Which may be just fine with the public. A recent survey for the Council for Excellence in Government found that while 73 percent of citizens polled support making e-government a high priority, they also want it done properly and methodically. About 65 percent of those surveyed want government to move slowly enough to ensure that major issues are resolved, especially security and privacy.

'You don't change [centuries] of Gutenberg-based process to a post-Gutenberg age in a year,' Education Department CIO Craig Luigart said. 'I think over the next five years we'll see significant movement.'WHO: National Business Center at the Interior Department

What: The Federal Personnel/Payroll System, which provides services for approximately 180,000 federal employees at Interior, the Education Department, the Social Security Administration and other agencies.

Description: To upgrade FPPS' character-based interface to a graphical user interface'with Internet access and a GUI query tool'the center selected Jacada for Java from Jacada Ltd. of Atlanta.

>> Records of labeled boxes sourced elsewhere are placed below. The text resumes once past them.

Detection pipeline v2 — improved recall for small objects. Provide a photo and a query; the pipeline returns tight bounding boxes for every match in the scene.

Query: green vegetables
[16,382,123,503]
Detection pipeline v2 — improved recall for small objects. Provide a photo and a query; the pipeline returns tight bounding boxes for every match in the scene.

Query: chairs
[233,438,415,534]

The center was satisfied with the core functionality of its IBM Corp. mainframe application, said Michael Colburn, chief of the center's Products and Services Applications Planning and Technology Group. But the Jacada tool, which runs on the company's own platform-independent Jacada Server, generates Java code without interfering with the function of the mainframe application.

A pilot program at NBC offices in Denver is nearly complete; plans call for a full Web version for more than 20,000 users.

Upshot: NBC reduced costs and increased production. 'Essentially what we've done,' Colburn said, 'is take a great application and make it greater.'WHO: Housing and Urban Development Department

What: The Real Estate Management System, which tracks and provides information on HUD's insured and assisted properties.

Description: HUD hired American Technology Systems Inc. of Minneapolis to build REMS, a Web system serving more than 1,400 HUD employees.

The system, implemented in 1998 after six months of development, stores data on a property's location, size, ownership and financing, and assistance contracts. Users can specify up to 50 criteria when requesting information to generate reports on demand.

In 1999, HUD added Actuate eReporting Server from Actuate Corp. of San Francisco as a reporting tool. The user interface, written with Cold Fusion from Allaire Corp. of Cambridge, Mass., runs under Netscape Server on a Sun Microsystems Corp. server, said project manager Jeff Carnicom. The Cold Fusion app interfaces via C++ tags and Actuate API to eReporting Server, which runs on a Sun Enterprise 3000 server. Actuate then communicates with the reporting database server, running on a separate Sun server.

Upshot: REMS provides HUD and end users with a single source of property information, resulting in consistent data, Carnicom said.